**Text segment:**
As the people refused to disperse despite the warnings by the police and military, the administration brought in the Sindh Assembly member, Swami Kirshna, and Congress leader Doctor Tarachand in a police vehicle but people instead of dispersing on their appeal, asked them to join the protest. Thereafter the Muslim League leader, Mahmood Haroon, was also brought there in a police vehicle but he too got the same response.
As the situation came to a boil, on the request of Sindh Chief Minister Sir Ghulam Hussain Hidayatullah, the founder of modern Karachi Jamshed Mehta arrived to appeal for dispersal but for the first time citizens of Karachi refused to listen to Mehta and the police was forced to take him away from the hostile mob.
Meanwhile the police attacked the protest camp and arrested Malhi, Ainshi and Gulab and tried to remove the flags which antagonised the people who started throwing stones at the police. Initially the police fired teargas shells but later opened firing on the people. Women threw wet clothes from the windows and galleries of their houses to the people to lessen the impact of the teargas. At some places they threw chilies and boiling water on the police.
Over a dozen citizens were martyred and dozens injured in the police firing that continued for over one hour. The first civilian martyr of that day was the young son of a local trader, Hassan Ali Soda Waterwala. The arrested comrades, kept in the police lock-up, got to know about the police action of the day through police wireless relays, according to which clashes between the masses and police continued till 6.00 in the evening.
On the other hand, the British troops took the dead bodies of the fallen comrades and injured to Hindustan, and they were followed by three to four hundred ratings of Himalaya in a procession. The rest of the ratings, after reaching Himalaya, started consultations about their future course. Meanwhile, as the ratings started raising slogans, the dock workers also shouted slogans with equal vehemence. For over two hours, the ratings and dock workers raised slogans in front of the pointed guns of the British troops. During that time many city journalists reached the spot and a reporter of daily Sind Observer informed the ratings that the access to Hindustan had been blocked and so the exact figure of the dead and injured could not be known.

**Given information:**

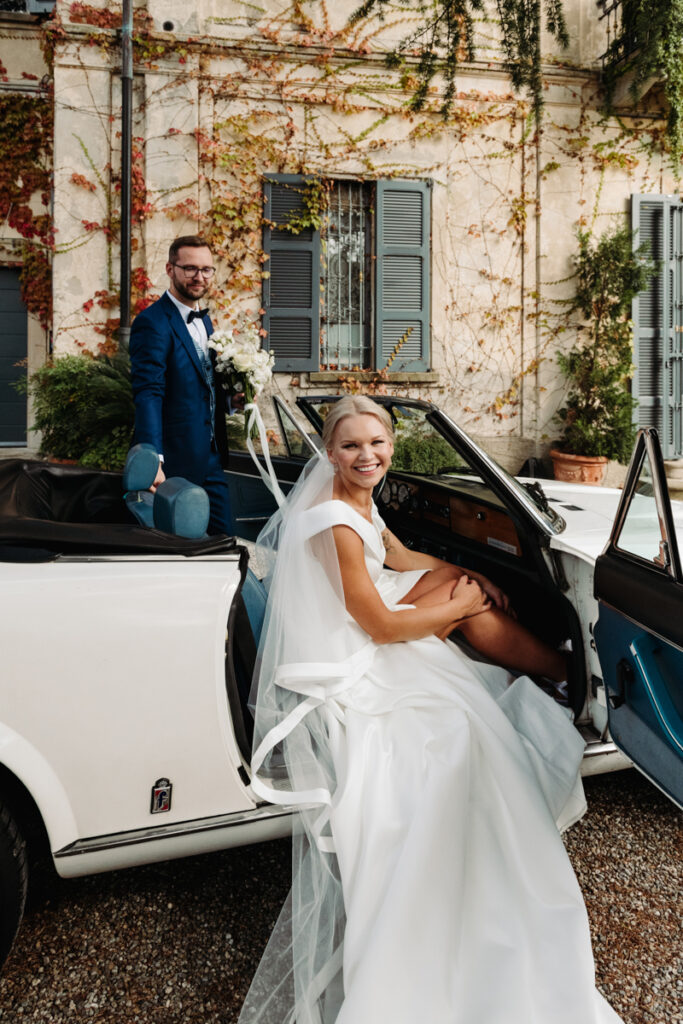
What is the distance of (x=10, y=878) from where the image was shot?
1.59 meters

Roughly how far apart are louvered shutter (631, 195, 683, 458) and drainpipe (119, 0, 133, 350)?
18.3 ft

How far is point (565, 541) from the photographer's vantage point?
222cm

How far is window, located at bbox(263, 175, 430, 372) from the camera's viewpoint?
25.1 ft

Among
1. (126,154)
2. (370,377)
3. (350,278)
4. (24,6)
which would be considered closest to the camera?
(126,154)

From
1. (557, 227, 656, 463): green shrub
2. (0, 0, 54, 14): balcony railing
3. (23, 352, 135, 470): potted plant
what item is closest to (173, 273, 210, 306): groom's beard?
(23, 352, 135, 470): potted plant

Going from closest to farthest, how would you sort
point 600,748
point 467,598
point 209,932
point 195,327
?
→ point 209,932
point 600,748
point 467,598
point 195,327

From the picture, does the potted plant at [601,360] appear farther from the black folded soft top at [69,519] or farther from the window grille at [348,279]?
the black folded soft top at [69,519]

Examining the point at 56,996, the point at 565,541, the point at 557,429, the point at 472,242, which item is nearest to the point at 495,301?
the point at 472,242

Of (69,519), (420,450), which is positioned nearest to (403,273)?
(420,450)

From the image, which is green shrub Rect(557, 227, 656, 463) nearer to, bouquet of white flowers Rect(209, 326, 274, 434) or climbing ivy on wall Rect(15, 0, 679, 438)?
climbing ivy on wall Rect(15, 0, 679, 438)

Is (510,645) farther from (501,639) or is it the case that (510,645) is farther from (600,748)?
(600,748)

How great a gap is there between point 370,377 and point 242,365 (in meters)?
4.98

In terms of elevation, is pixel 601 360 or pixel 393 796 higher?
pixel 601 360

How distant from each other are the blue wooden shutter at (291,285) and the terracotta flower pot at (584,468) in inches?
113
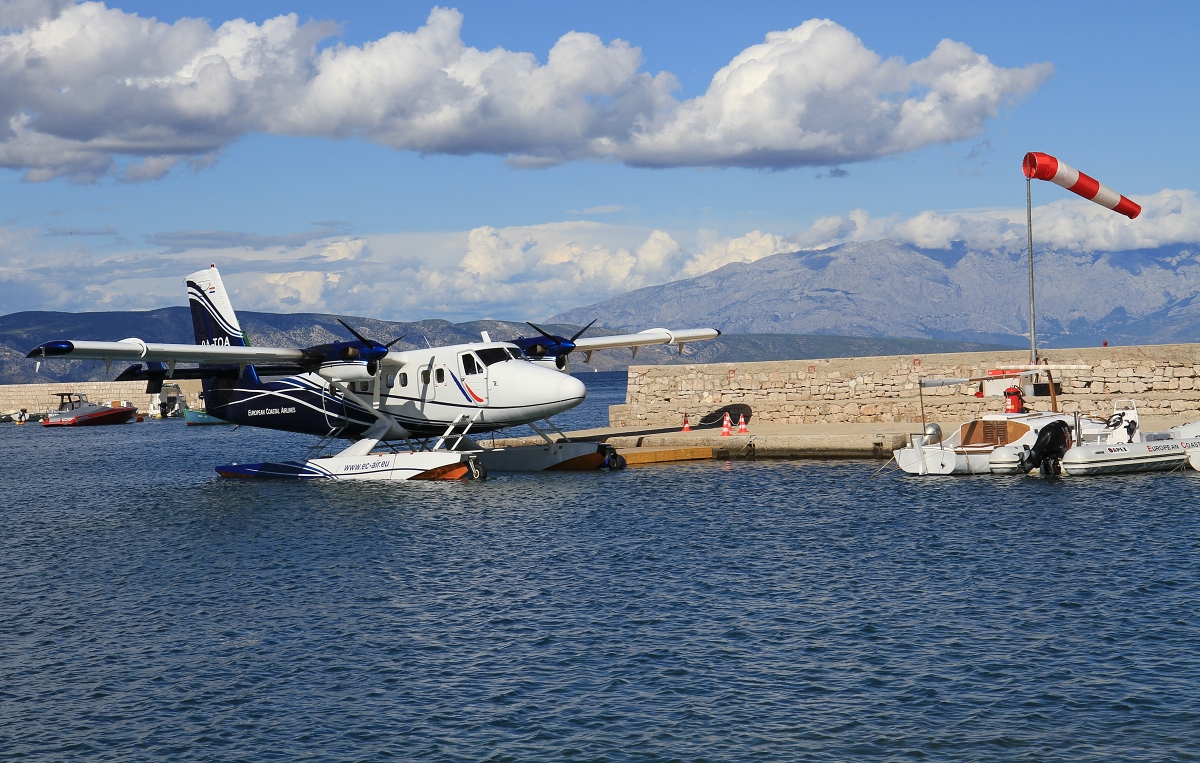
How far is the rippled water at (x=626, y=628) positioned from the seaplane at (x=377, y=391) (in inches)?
130

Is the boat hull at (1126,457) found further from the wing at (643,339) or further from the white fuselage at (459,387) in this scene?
the wing at (643,339)

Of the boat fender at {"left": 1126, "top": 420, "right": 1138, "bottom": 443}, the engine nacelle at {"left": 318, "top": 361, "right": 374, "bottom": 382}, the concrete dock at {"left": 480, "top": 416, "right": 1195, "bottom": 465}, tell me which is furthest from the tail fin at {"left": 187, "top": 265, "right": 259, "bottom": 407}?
the boat fender at {"left": 1126, "top": 420, "right": 1138, "bottom": 443}

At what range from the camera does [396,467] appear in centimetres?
2830

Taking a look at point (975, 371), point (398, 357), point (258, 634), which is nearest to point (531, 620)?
point (258, 634)

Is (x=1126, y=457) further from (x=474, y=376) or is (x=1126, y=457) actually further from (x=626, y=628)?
(x=626, y=628)

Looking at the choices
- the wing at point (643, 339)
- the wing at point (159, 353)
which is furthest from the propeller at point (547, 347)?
the wing at point (159, 353)

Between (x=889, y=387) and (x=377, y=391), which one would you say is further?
(x=889, y=387)

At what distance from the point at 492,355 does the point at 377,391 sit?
11.2 feet

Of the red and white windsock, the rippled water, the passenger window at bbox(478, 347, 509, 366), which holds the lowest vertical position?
the rippled water

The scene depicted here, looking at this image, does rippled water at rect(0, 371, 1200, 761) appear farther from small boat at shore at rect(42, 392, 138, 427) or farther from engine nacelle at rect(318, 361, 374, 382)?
small boat at shore at rect(42, 392, 138, 427)

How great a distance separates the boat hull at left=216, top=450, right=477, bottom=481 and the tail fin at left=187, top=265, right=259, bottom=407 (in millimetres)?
3632

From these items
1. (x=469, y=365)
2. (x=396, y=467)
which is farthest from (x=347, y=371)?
(x=469, y=365)

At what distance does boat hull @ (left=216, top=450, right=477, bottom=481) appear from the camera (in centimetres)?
2808

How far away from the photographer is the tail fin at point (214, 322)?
31875 mm
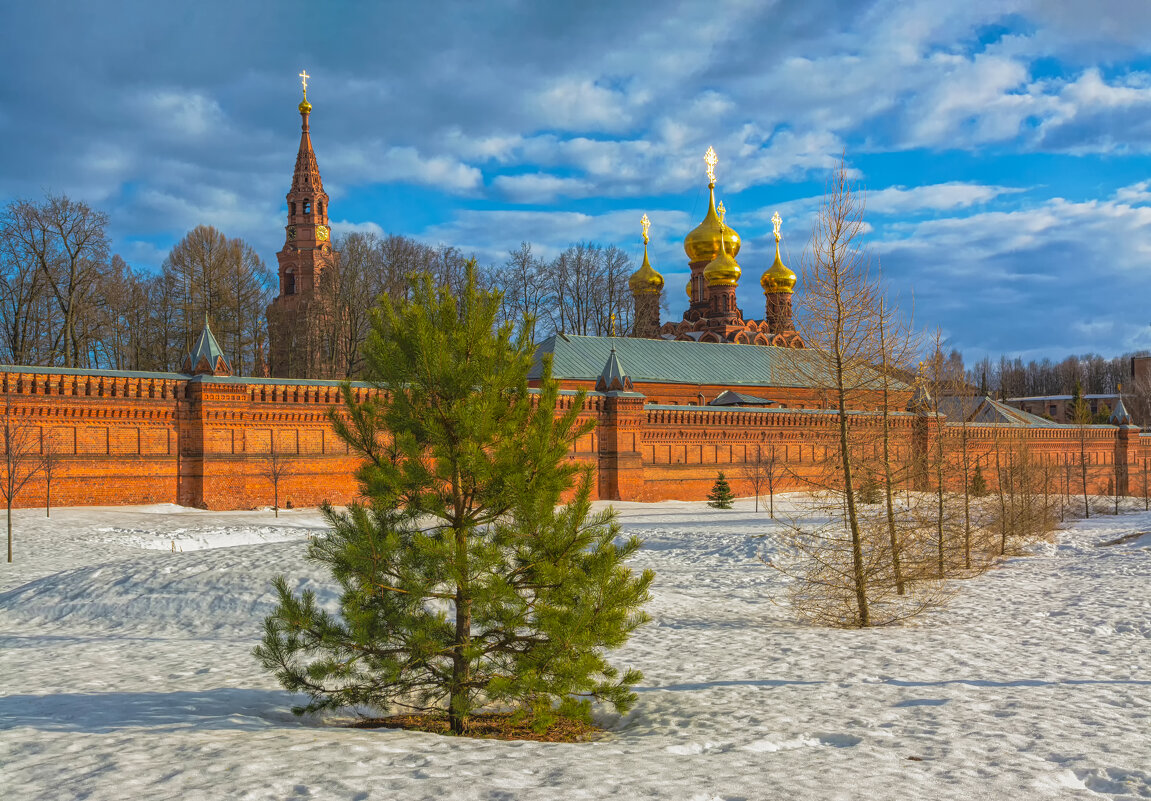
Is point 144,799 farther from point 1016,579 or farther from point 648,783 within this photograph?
point 1016,579

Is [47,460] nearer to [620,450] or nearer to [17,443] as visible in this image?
[17,443]

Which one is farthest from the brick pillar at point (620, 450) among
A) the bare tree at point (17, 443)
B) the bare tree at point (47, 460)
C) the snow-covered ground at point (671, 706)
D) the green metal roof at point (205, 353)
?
the bare tree at point (17, 443)

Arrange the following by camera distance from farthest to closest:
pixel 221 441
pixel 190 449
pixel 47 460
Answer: pixel 221 441 → pixel 190 449 → pixel 47 460

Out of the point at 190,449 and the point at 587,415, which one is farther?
the point at 587,415

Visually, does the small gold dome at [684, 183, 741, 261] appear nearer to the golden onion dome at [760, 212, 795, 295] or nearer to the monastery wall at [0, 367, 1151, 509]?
the golden onion dome at [760, 212, 795, 295]

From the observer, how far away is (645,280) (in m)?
54.4

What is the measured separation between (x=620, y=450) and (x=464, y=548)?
23068 mm

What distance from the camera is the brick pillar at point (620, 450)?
2947cm

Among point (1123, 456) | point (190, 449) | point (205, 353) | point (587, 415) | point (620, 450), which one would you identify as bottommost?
point (1123, 456)

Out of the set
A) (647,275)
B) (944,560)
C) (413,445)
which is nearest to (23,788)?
(413,445)

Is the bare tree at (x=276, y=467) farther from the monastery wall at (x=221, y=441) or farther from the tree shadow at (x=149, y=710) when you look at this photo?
the tree shadow at (x=149, y=710)

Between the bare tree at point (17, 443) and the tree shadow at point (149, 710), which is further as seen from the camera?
the bare tree at point (17, 443)

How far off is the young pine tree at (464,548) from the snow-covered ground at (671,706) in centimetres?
56

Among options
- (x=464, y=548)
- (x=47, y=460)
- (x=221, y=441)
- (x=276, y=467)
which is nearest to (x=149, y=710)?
(x=464, y=548)
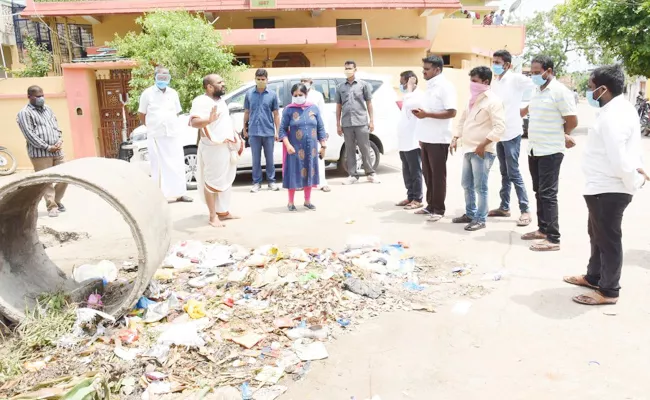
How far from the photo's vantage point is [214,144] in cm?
618

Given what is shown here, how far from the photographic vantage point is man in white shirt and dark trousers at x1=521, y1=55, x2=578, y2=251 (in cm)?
506

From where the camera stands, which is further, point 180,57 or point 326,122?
point 180,57

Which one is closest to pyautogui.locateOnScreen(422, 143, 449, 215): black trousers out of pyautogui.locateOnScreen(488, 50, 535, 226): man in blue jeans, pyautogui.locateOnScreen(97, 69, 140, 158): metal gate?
pyautogui.locateOnScreen(488, 50, 535, 226): man in blue jeans

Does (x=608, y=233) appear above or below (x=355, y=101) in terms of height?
below

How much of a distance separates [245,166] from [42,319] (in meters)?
5.69

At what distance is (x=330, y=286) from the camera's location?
4273mm

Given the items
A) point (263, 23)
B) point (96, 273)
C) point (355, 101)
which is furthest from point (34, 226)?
point (263, 23)

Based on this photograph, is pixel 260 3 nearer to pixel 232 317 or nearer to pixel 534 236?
pixel 534 236

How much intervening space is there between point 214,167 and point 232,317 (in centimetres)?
273

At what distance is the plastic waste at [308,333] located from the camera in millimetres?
3598

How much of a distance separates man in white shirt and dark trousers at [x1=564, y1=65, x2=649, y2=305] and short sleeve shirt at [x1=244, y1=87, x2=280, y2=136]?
5.17 meters

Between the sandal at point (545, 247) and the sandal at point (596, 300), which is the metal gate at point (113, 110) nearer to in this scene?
the sandal at point (545, 247)

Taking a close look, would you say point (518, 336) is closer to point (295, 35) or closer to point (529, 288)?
point (529, 288)

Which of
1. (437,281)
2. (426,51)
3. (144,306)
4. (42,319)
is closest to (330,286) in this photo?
(437,281)
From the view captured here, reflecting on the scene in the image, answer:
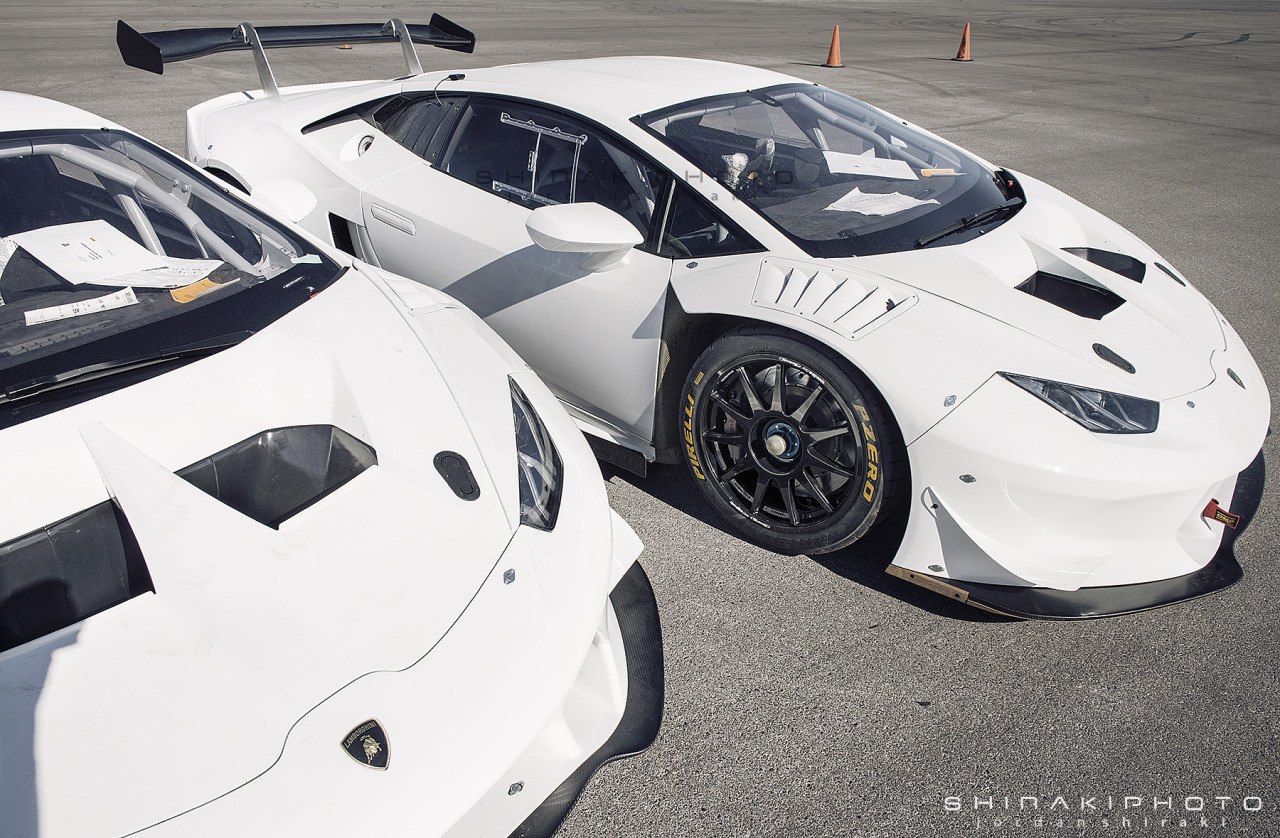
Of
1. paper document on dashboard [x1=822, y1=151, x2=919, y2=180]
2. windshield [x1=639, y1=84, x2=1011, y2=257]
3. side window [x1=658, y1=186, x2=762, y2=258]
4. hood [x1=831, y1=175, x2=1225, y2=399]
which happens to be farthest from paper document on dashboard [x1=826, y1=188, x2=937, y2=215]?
side window [x1=658, y1=186, x2=762, y2=258]

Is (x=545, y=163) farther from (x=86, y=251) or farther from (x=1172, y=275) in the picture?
(x=1172, y=275)

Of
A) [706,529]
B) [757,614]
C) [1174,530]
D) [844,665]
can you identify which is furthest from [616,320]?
[1174,530]

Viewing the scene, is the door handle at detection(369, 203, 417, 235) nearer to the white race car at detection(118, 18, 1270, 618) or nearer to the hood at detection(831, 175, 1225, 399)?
the white race car at detection(118, 18, 1270, 618)

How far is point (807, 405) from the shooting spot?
8.71 feet

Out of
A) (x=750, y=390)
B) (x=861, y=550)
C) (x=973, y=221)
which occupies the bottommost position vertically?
(x=861, y=550)

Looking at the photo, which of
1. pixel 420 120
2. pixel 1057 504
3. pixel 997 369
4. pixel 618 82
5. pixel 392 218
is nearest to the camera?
pixel 1057 504

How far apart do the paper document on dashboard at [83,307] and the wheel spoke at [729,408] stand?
1.58 metres

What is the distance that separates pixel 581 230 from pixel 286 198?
3.51ft

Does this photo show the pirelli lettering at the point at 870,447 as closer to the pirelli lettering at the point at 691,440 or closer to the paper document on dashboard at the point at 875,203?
the pirelli lettering at the point at 691,440

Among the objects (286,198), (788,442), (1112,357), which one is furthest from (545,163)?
(1112,357)

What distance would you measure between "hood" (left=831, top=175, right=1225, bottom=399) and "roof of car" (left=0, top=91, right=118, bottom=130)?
7.50 ft

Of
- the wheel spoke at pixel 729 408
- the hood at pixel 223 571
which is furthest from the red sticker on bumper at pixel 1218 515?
the hood at pixel 223 571

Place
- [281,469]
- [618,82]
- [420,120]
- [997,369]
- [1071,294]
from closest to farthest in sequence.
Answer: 1. [281,469]
2. [997,369]
3. [1071,294]
4. [618,82]
5. [420,120]

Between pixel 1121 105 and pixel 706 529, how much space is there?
10.1m
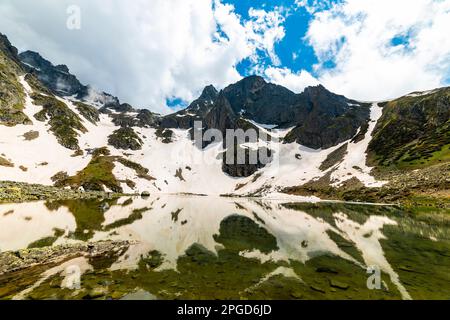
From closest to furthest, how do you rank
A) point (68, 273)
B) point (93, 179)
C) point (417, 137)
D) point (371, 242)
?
point (68, 273) < point (371, 242) < point (93, 179) < point (417, 137)

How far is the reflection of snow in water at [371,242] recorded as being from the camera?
19.5 meters

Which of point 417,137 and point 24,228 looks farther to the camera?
point 417,137

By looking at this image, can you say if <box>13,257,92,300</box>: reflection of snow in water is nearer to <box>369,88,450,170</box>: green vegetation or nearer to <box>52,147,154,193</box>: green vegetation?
<box>369,88,450,170</box>: green vegetation

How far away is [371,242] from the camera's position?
103ft

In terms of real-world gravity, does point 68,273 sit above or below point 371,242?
below

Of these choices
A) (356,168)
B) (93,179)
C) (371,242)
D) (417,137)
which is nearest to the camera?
(371,242)

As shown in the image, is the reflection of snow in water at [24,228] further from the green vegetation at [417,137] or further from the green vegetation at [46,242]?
the green vegetation at [417,137]

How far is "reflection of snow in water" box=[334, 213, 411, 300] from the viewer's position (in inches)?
766

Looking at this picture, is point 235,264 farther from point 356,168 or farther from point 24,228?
point 356,168

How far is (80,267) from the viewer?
65.0ft

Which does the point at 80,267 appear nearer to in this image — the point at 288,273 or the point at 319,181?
the point at 288,273

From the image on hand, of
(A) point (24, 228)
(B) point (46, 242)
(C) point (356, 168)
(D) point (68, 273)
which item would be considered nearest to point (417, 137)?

**Exercise:**
In the text about the Karachi protest, why did women throw wet clothes from the windows and galleries of their houses to the people? The listing has no connection to the text about the Karachi protest.

**Exercise result:**
They did it to lessen the impact of the teargas, after the police fired teargas shells at the crowd.